List each line of the items below that contains the string "detection", copying every such line in full.

>> Begin RECORDS TO PROCESS

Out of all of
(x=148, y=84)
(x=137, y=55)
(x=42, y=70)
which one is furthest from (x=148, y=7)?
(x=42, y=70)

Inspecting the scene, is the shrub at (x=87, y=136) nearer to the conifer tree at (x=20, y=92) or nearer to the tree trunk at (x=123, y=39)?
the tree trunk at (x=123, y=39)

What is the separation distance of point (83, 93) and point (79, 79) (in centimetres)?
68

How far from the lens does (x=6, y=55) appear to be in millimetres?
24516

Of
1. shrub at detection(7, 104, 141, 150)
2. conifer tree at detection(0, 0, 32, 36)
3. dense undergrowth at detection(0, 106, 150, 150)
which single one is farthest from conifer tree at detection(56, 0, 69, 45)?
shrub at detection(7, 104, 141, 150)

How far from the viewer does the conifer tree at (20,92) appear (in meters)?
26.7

>> End RECORDS TO PROCESS
>> Begin RECORDS TO PROCESS

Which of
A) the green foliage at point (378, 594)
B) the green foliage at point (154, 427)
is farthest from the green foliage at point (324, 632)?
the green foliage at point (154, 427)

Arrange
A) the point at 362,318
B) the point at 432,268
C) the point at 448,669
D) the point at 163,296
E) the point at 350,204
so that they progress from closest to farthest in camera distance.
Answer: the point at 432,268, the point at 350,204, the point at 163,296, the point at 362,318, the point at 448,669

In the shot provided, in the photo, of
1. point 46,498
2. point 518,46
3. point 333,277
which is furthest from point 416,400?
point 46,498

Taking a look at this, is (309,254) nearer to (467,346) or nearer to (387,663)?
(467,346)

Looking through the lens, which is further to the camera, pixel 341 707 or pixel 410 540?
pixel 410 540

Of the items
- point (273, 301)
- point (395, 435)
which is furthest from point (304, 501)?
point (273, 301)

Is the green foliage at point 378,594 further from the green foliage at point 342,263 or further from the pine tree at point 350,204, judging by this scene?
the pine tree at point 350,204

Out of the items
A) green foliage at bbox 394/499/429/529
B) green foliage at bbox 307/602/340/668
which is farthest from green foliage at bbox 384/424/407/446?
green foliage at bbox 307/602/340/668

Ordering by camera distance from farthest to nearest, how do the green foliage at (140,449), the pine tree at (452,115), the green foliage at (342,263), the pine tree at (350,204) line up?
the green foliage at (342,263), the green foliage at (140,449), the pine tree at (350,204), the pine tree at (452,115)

>> End RECORDS TO PROCESS

→ THE RESULT
1. shrub at detection(7, 104, 141, 150)
2. conifer tree at detection(0, 0, 32, 36)
3. dense undergrowth at detection(0, 106, 150, 150)
which single one is farthest from conifer tree at detection(56, 0, 69, 45)?
shrub at detection(7, 104, 141, 150)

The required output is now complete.